Jason Farrell, Sky News, January 29, 2015
A survivor of child sexual exploitation in Rotherham claims she still sees her abusers “driving young girls in their car”, as a Sky News investigation reveals hundreds of new cases continue to emerge.
In August 2014, the Alexis Jay report identified 1,400 cases of child sexual exploitation in the Yorkshire town.
But Sky News has learned that hundreds more cases were known to authorities prior to its publication and that hundreds more are being reported.
Victims continue to feel let down by authorities.
One survivor “Gemma” told Sky News: “It’s still going on if not worse, because now they’re having to hide it more.
“I’m still seeing my abusers driving young girls in their car. They’re untouchable.”
The Alexis Jay report found that hundreds of children had been sexually exploited, mostly by Asian gangs, and that Rotherham Council and South Yorkshire police had failed to tackle the problem.
Jayne Senior, who ran an outreach programme for victims in Rotherham called Risky Business, has revealed that she reported nearly 1,700 cases of grooming or sexual exploitation to the council’s children’s services between 1999 and 2011.
This was a shorter time period than that examined by the report.
“I was accused of saying too much, of sharing too much information, reporting too much intelligence,” she told Sky News in her first interview.
“Risky Business didn’t make all this up. It was accused of making it all up and Alexis Jay exonerated all of that.”
The report found Risky Business was seen by the borough’s social care services “as something of a nuisance”.
It added that “there were too many examples of young people who were properly referred by Risky Business to children’s social care and who somehow fell through the net and were not treated with the priority they deserved”.
Risky Business was shut down in 2011 and victims have expressed frustration that a recent application to set up a new support group has been turned down by the council despite recommendations in the Jay report.
“It shouldn’t have been shut down,” one victim told Sky News.
“Because that was an agency that was trying to tackle the situation. But knowing now that it was all a cover-up then I think it was closed down because they were trying to tackle the problem.”
Rotherham MP Sarah Champion said she was also baffled as to why Risky Business was discontinued.
“Genuinely, I have no idea why it was shut down. Why would you shut down a successful organisation that was demonstrating there was a massive need for their services and was proving results. They were getting prosecutions.”
She is leading calls for a national task force to be set up to combat large scale child abuse across the UK. She said she has been “overwhelmed” with new cases coming to her for help and advice.
As well as support, many victims are still seeking justice.
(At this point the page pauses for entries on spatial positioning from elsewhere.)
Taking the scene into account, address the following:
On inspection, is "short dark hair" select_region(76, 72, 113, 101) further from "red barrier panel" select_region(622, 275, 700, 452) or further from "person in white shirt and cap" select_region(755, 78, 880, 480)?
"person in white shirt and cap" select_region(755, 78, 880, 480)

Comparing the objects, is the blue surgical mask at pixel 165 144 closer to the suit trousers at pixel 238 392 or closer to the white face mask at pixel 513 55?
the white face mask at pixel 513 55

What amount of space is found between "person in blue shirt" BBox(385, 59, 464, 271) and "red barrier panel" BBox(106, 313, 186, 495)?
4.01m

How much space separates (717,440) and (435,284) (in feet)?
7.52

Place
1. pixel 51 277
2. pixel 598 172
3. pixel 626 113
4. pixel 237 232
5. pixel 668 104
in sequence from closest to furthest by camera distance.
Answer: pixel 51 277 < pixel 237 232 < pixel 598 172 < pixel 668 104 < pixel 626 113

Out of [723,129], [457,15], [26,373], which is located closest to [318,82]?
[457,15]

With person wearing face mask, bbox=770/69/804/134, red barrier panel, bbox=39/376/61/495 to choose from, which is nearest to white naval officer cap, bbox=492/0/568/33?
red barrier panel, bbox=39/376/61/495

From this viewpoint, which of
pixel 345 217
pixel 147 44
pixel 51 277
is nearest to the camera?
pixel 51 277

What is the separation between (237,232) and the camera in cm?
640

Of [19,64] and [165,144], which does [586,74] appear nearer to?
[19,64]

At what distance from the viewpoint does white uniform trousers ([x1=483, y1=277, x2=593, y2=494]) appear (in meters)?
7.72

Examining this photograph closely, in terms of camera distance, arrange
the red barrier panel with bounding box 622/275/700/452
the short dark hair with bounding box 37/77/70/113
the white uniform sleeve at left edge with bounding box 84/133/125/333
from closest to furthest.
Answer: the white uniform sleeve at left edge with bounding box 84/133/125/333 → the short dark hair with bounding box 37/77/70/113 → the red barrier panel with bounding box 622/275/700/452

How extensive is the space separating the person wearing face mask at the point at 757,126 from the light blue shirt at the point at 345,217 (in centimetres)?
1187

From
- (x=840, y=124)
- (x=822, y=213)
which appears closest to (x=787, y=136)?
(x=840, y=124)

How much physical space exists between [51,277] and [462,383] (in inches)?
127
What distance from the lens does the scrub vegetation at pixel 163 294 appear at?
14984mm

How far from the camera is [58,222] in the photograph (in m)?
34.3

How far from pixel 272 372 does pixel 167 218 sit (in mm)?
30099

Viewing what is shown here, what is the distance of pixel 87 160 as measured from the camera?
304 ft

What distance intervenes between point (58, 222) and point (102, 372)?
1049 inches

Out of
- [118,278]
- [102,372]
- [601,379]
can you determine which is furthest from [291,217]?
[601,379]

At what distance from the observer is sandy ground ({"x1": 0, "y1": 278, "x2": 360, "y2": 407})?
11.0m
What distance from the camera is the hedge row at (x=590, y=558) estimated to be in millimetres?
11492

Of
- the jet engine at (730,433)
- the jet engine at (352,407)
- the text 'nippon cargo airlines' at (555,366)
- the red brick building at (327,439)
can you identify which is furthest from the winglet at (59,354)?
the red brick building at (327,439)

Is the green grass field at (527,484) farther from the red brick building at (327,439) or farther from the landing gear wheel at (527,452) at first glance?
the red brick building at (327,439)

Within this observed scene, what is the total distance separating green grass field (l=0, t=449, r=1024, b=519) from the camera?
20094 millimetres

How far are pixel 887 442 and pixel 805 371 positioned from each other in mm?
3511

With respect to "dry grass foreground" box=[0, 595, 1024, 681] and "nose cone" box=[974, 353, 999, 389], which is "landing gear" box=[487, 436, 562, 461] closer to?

“Gemma” complained that local police “turned up suited an booted” outside her home with a panic alarm – showing neighbours that she was someone who had reported abuse.
“All they care about is getting a statement,” she said. “Six months on we’ve had no arrests, we’ve had no charges, evidence is still being lost.”
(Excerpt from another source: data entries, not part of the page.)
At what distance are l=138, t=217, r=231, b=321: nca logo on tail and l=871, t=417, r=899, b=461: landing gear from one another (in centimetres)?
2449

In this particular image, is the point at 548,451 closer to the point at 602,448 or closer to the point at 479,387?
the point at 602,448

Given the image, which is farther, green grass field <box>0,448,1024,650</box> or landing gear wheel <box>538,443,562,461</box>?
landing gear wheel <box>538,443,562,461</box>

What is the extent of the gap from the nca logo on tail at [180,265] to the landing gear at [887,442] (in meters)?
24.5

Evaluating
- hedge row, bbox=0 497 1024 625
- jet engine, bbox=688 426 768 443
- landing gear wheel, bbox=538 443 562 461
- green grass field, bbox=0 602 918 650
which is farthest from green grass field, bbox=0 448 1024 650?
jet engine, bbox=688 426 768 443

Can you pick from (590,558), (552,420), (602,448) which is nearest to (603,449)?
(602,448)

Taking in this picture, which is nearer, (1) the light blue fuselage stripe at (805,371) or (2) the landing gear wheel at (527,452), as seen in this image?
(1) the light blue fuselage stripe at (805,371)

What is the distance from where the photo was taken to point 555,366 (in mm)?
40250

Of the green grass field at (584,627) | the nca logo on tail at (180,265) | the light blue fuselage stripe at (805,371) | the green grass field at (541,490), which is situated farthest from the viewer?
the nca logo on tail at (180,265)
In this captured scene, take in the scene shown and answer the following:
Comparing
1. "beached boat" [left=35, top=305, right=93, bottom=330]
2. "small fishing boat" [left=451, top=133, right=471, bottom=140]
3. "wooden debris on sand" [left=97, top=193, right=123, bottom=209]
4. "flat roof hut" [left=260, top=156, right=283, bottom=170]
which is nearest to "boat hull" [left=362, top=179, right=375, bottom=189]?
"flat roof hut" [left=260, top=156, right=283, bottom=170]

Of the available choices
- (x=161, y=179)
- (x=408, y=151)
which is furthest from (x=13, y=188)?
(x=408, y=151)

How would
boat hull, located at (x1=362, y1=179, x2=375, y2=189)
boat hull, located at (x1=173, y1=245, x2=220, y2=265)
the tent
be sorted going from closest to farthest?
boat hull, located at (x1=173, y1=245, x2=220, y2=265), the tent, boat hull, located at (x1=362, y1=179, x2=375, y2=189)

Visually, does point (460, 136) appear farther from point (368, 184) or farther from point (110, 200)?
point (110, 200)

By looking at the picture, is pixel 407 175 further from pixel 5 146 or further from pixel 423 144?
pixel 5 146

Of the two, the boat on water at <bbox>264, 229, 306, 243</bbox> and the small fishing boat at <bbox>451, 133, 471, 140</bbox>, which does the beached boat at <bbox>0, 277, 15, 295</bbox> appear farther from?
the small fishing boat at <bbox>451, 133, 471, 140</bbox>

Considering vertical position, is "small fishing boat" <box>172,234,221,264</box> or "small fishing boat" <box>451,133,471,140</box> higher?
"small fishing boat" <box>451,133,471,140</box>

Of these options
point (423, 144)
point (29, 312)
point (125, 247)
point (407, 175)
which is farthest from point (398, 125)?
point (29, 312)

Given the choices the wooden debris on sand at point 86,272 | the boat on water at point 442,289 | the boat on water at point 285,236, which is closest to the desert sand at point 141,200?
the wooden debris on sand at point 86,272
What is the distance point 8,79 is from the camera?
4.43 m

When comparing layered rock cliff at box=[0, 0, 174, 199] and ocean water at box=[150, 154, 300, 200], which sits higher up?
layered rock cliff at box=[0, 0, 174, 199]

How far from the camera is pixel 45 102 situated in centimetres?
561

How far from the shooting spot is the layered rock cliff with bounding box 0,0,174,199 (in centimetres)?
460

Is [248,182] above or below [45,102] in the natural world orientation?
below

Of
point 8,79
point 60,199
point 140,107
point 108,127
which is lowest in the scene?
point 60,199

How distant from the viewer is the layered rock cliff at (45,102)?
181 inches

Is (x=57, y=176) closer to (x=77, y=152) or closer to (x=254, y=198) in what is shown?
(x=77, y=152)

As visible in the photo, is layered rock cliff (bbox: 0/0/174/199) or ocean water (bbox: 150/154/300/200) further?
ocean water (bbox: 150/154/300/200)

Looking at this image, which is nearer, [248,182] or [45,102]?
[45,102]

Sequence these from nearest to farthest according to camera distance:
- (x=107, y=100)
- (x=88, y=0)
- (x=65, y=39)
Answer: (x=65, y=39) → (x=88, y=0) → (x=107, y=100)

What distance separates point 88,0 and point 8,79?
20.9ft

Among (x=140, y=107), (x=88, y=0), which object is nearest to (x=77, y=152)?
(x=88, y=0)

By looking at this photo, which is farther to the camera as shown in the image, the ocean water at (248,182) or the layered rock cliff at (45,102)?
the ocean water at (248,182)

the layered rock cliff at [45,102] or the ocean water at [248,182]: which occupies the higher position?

A spokesman for South Yorkshire Police said: “We look at each case individually to establish the most appropriate way to contact and visit victims throughout an investigation to ensure their personal safety is maintained.
“South Yorkshire Police has not received a complaint in relation to this alleged incident.”
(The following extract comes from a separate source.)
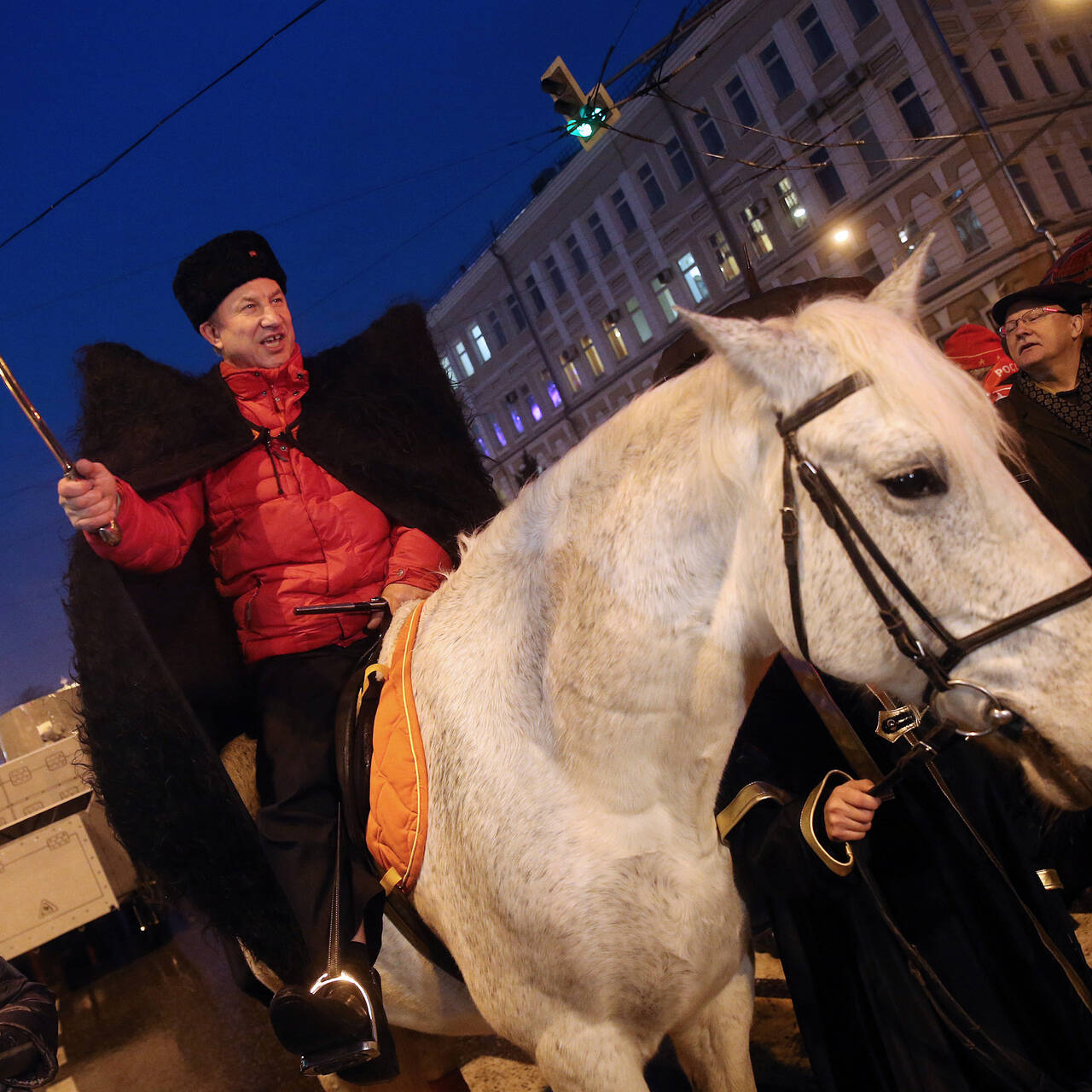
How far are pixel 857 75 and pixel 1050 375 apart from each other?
1866 centimetres

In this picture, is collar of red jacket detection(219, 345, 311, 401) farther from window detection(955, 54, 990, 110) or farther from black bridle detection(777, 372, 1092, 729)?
window detection(955, 54, 990, 110)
Leader of Rotherham Council, Cllr Paul Lakin, said: “We accepted the recommendations of Professor Jay’s report and immediately acted to address the issues raised.
“We fully acknowledge that we should have done more in the past and have offered our sincere and heartfelt apologies to the victims and survivors of child sexual exploitation.
“Make no mistake, protecting children and supporting the police in tackling child sexual exploitation is our highest priority.
“With regard to the 2002 Home Office researcher’s report, we take allegations of a “cover up” very seriously and have made strenuous efforts to obtain a full copy of the report. As yet, this has not been forthcoming.
“We are also working with our partners, including South Yorkshire Police, to identify cases where individuals may not have had the access to the services and support that they need.”